Through BRIDGE solutions, Comtech is offering “portable, adaptable, full-service communications networks” to assist bridge gaps in satellite and terrestrial infrastructure, in response to a Sept. 12 news release. BRIDGE solutions is meant “to fulfill the urgent needs” of “emergency service providers, distant communities, military operators and maritime customers.” (BRIDGE stands for blended, resilient, integrated, digital, global, end-to-end.)
The “infrastructure, cloud and application agnostic” BRIDGE solutions “can repeatedly evolve over time to fulfill emerging government and industrial” demands, in response to the news release published at World Satellite Business Week.
Connective Tissue
BRIDGE solutions reveals a very important shift underway at Comtech, a Melville, Latest York-based company that has acquired greater than a dozen communications technology businesses over many years.

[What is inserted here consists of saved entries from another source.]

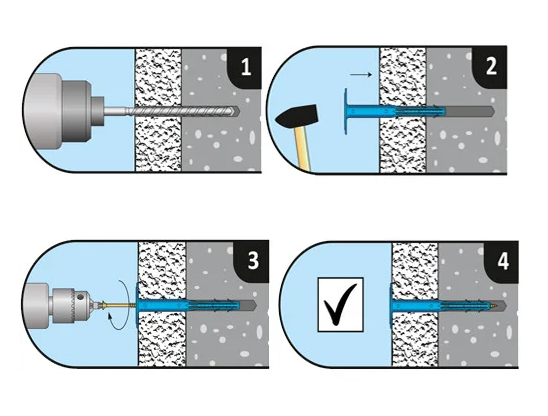 1
2
3
4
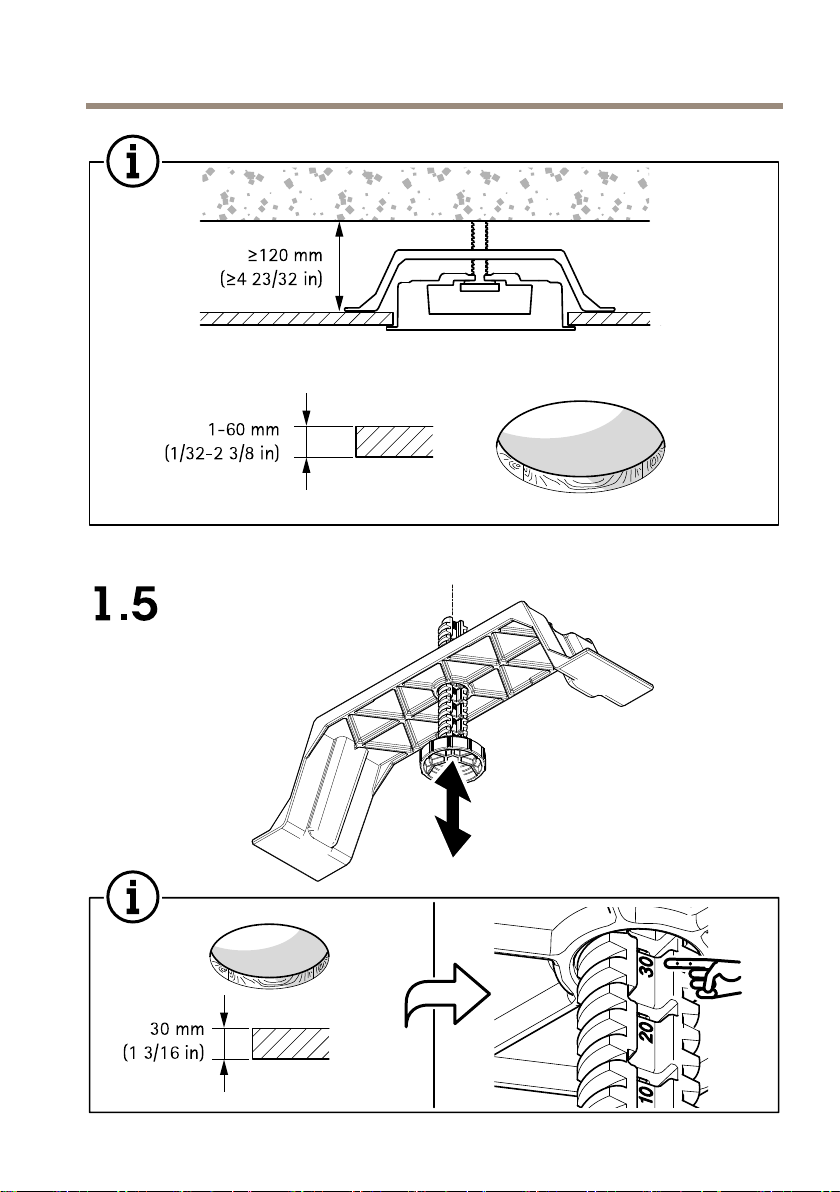 ≥120 mm
(≥4 23/32 in)

1-60 mm
(1/32-2 3/8 in)

1.5

30 mm
(1 3/16 in)

30
20
10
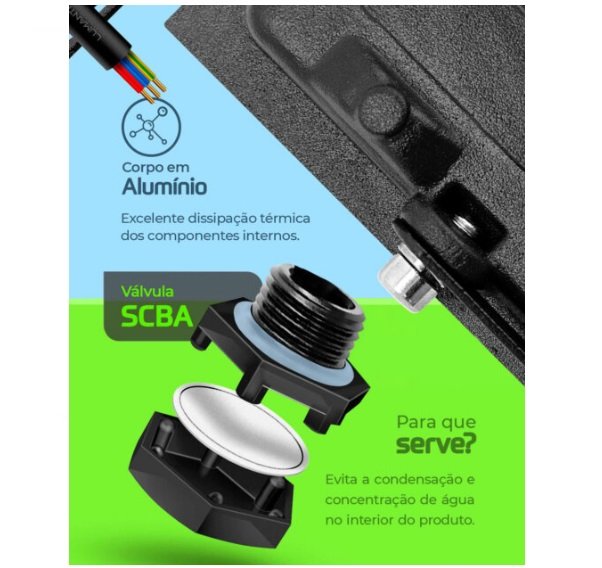 Corpo em
Alumínio

Excelente dissipação térmica dos componentes internos.

Válvula
SCBA

Para que
serve?

Evita a condensação e concentração de água no interior do produto.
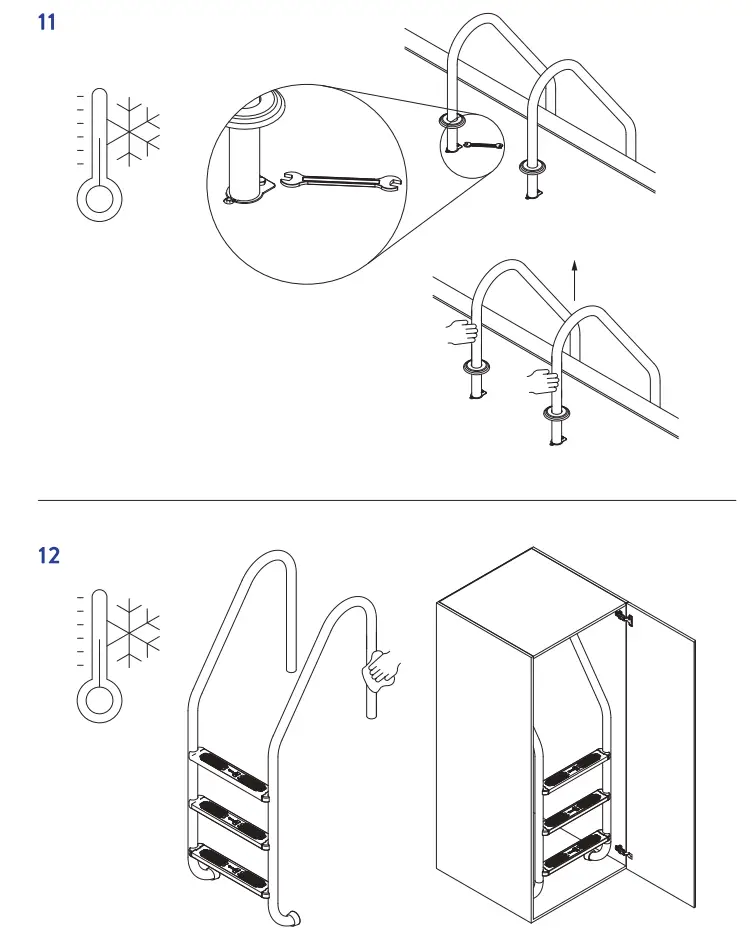 11

12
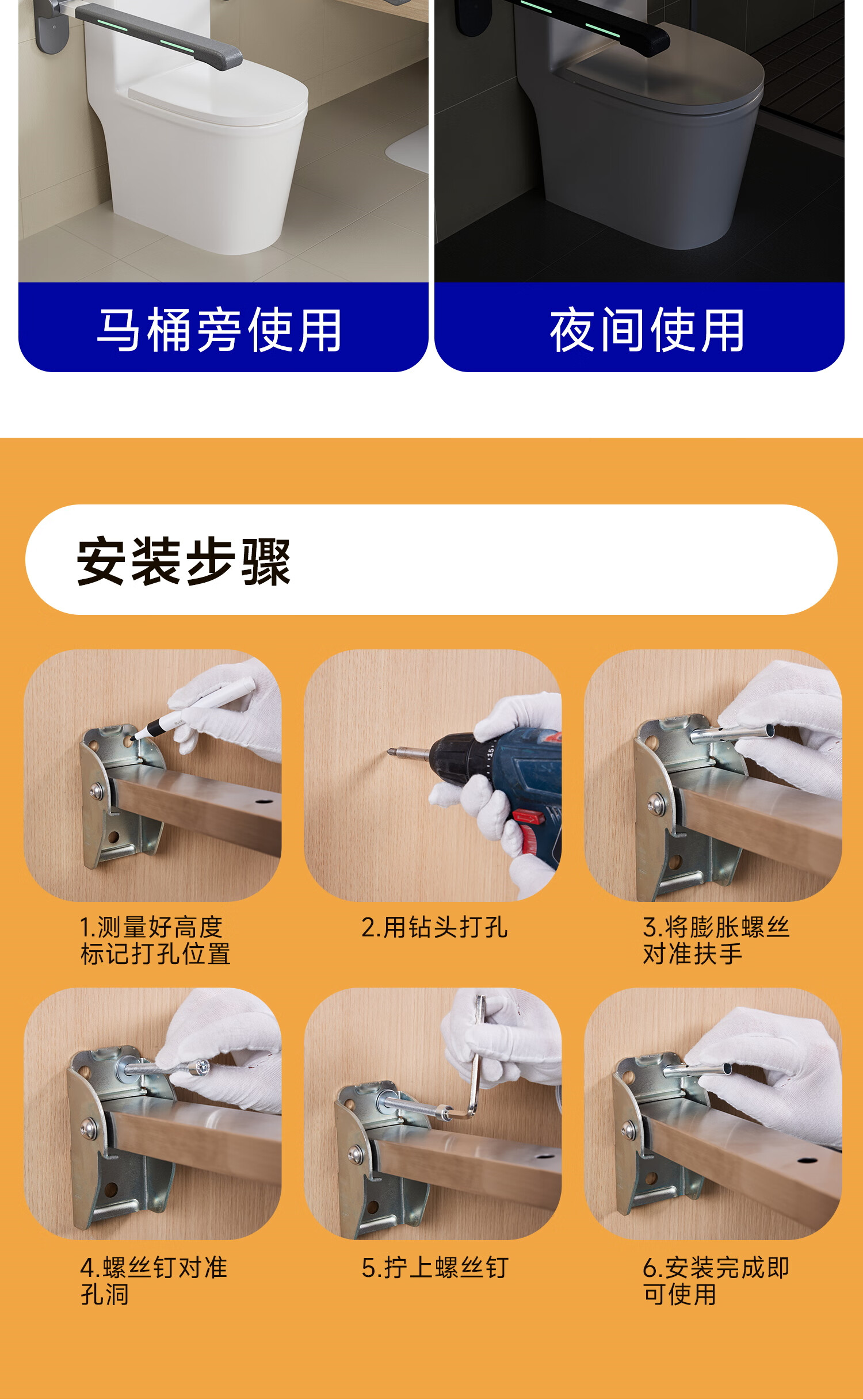 马桶旁使用

夜间使用

安装步骤

1.测量好高度标记打孔位置

2.用钻头打孔

3.将膨胀螺丝对准扶手

4.螺丝钉对准孔洞

5.拧上螺丝钉

6.安装完成即可使用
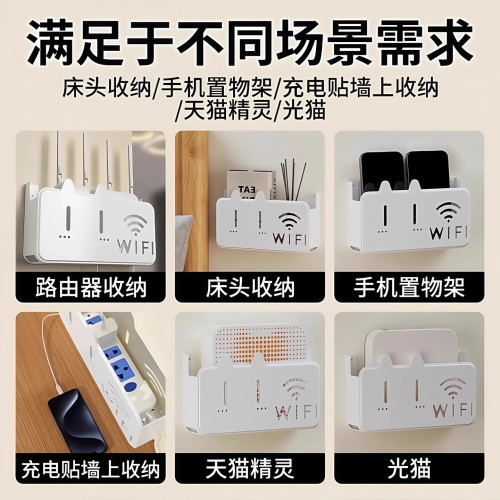 满足于不同场景需求

床头收纳/手机置物架/充电贴墙上收纳/天猫精灵/光猫

WIFI

路由器收纳

EAT

WIFI

床头收纳

WIFI

手机置物架

充电贴墙上收纳

WIFI

天猫精灵

WIFI

光猫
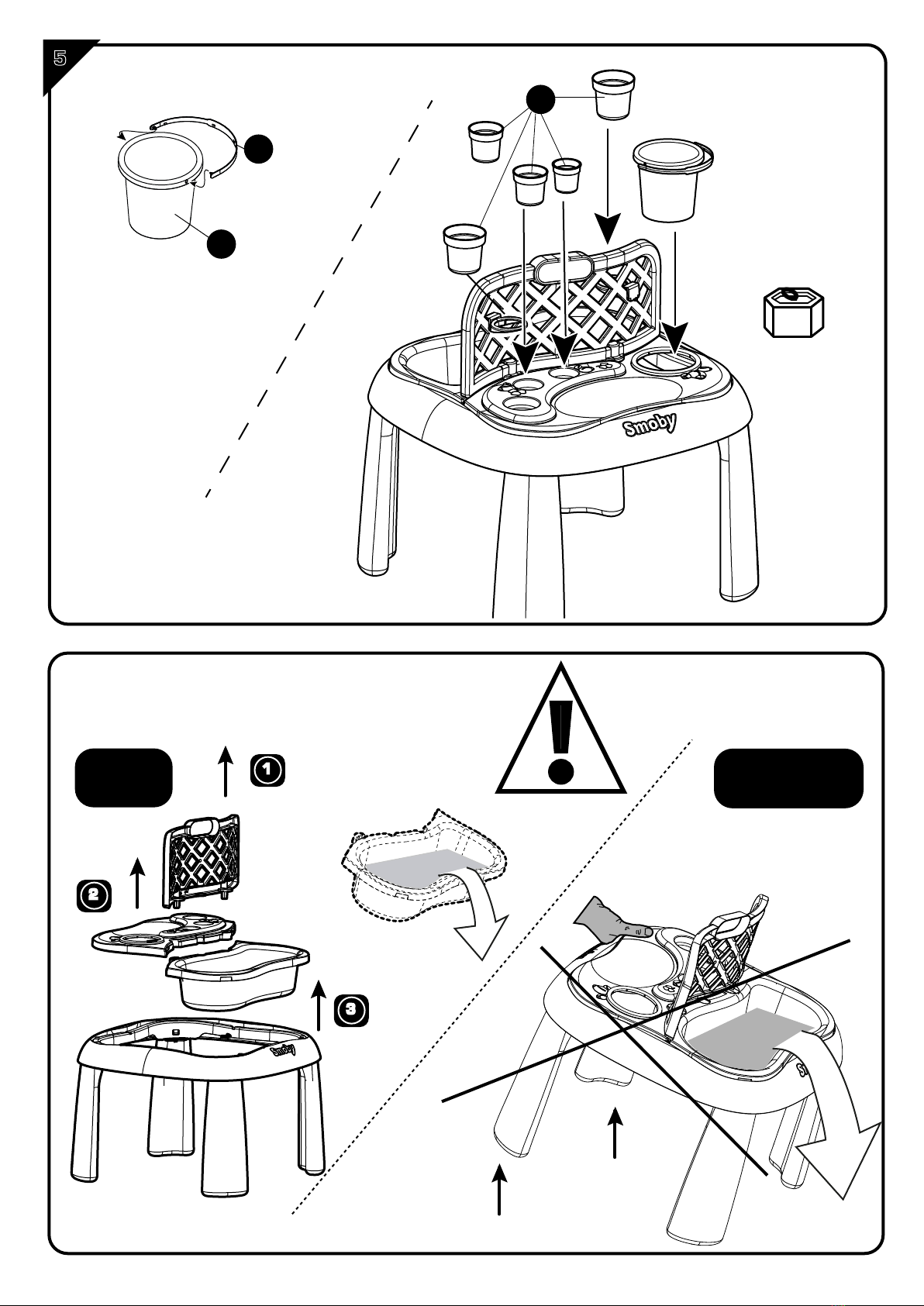 5

Smoby

1

2

3

Smoby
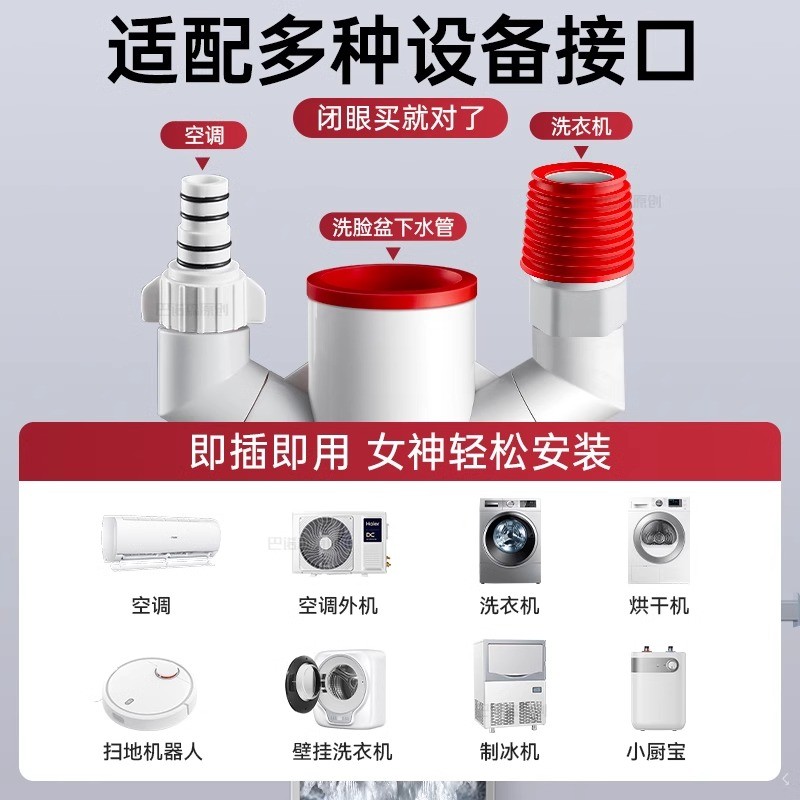 适配多种设备接口

闭眼买就对了

空调

洗衣机

洗脸盆下水管

即插即用 女神轻松安装

空调

空调外机

洗衣机

烘干机

扫地机器人

壁挂洗衣机

制冰机

小厨宝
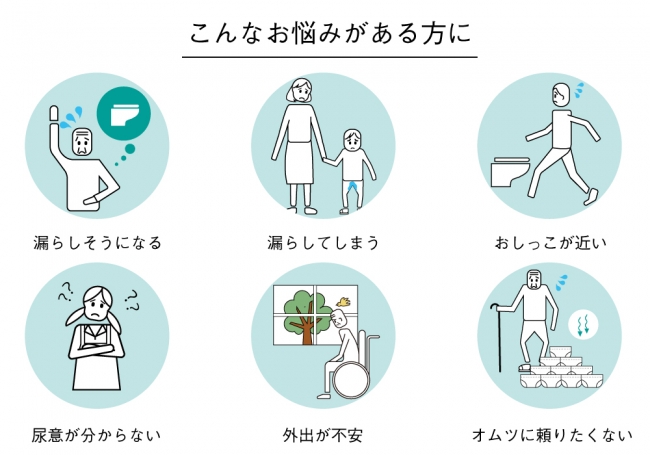 こんなお悩みがある方に

漏らしそうになる

漏らしてしまう

おしっこが近い

尿意が分からない

外出が不安

オムツに頼りたくない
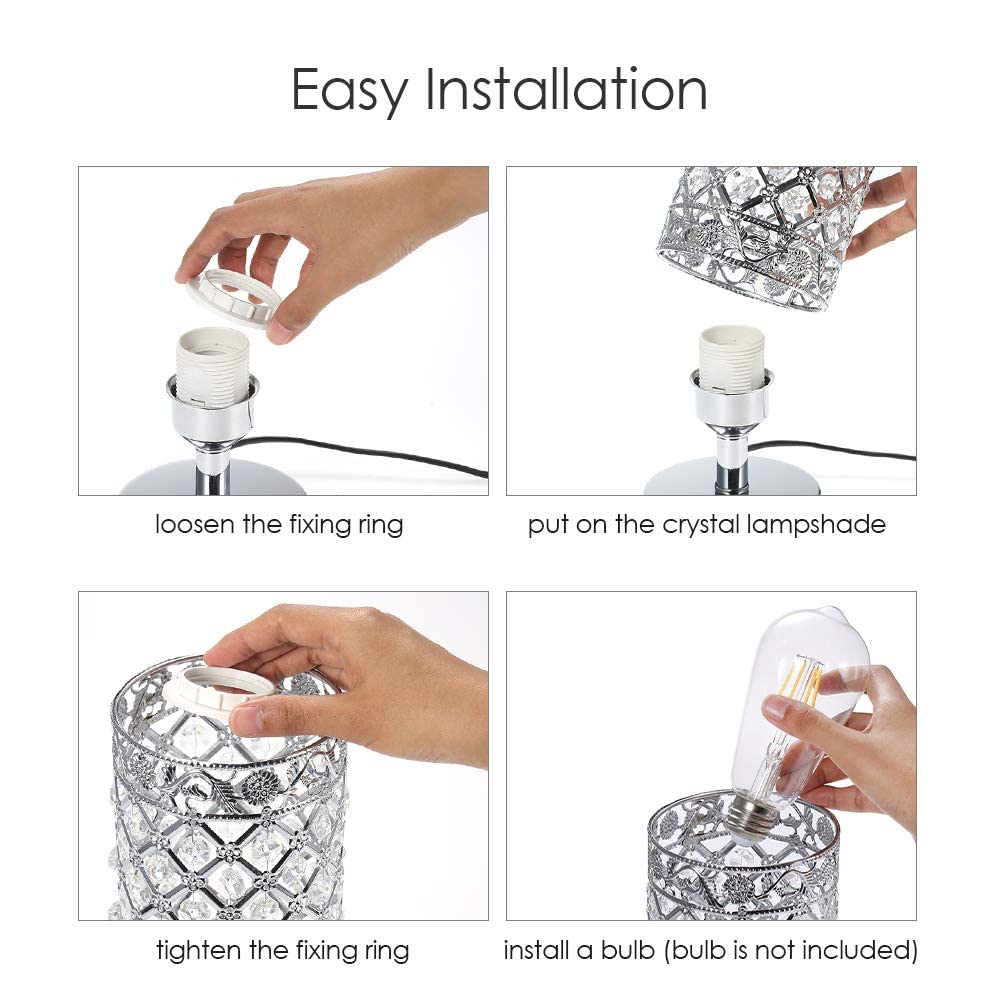 Easy Installation

loosen the fixing ring

put on the crystal lampshade

tighten the fixing ring

install a bulb (bulb is not included)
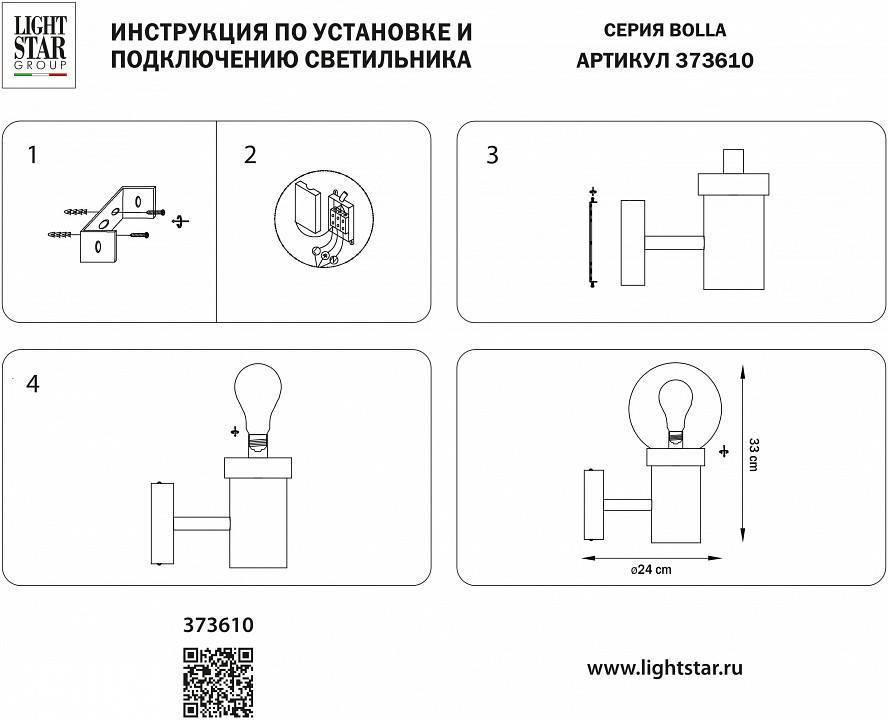 LIGHT STAR GROUP

ИНСТРУКЦИЯ ПО УСТАНОВКЕ И ПОДКЛЮЧЕНИЮ СВЕТИЛЬНИКА

СЕРИЯ BOLLA
АРТИКУЛ 373610

1

2

3

4

33 cm

⌀24 cm

373610

www.lightstar.ru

Comtech is “finding that we are able to pull capability from across our enterprise and be the connective tissue between ecosystems that historically have been independent and now are converging together,” Ken Peterman, Comtech chairman, president and CEO, told
Hybrid networks that include satellites in various orbits are one example of convergence. As well as, Peterman pointed to the convergence of satellite and terrestrial networks. Further convergence of geospatial and satellite communications networks is on the best way, he added.
“We’re taking a look at the power to seamlessly get information all of the option to the sting, in order that insight is on the market and actionable with as low latency as possible,” Peterman said.
Breaking Silos
When Peterman became Comtech president and CEO a little bit greater than a 12 months ago, the corporate was comprised of “14 siloed businesses operating independently to a big degree on their very own tools, processes and systems.”
Since then, Comtech has merged the siloed business units, allowing them to share resources.
“Bringing these 14 silo businesses together, reduces costs substantially and improves our efficiency,” Peterman said. “The second thing it does is enables us to operate collaboratively.”
Innovation Foundry
An engine for that collaboration is the Evoke innovation foundry established in 2022. There, Comtech’s “most entrepreneurial and modern engineers” determine how you can bring together the corporate’s various technologies and capabilities to construct latest subsystems and systems, Peterman said.
“In collaborative workshops, we discover the shopper challenges and put our collective technologies to work to create a more comprehensive value proposition for that customer,” Peterman said. “We’re finding significant growth opportunities there.”
Collaborative workshops often result in pilot projects “where we display something so a customer can empirically assess the way it increases their customer experience and the way it improves their financial performance.” Peterman said. “We are able to move from there to truly tailoring a BRIDGE solution on a customer-by-customer basis.”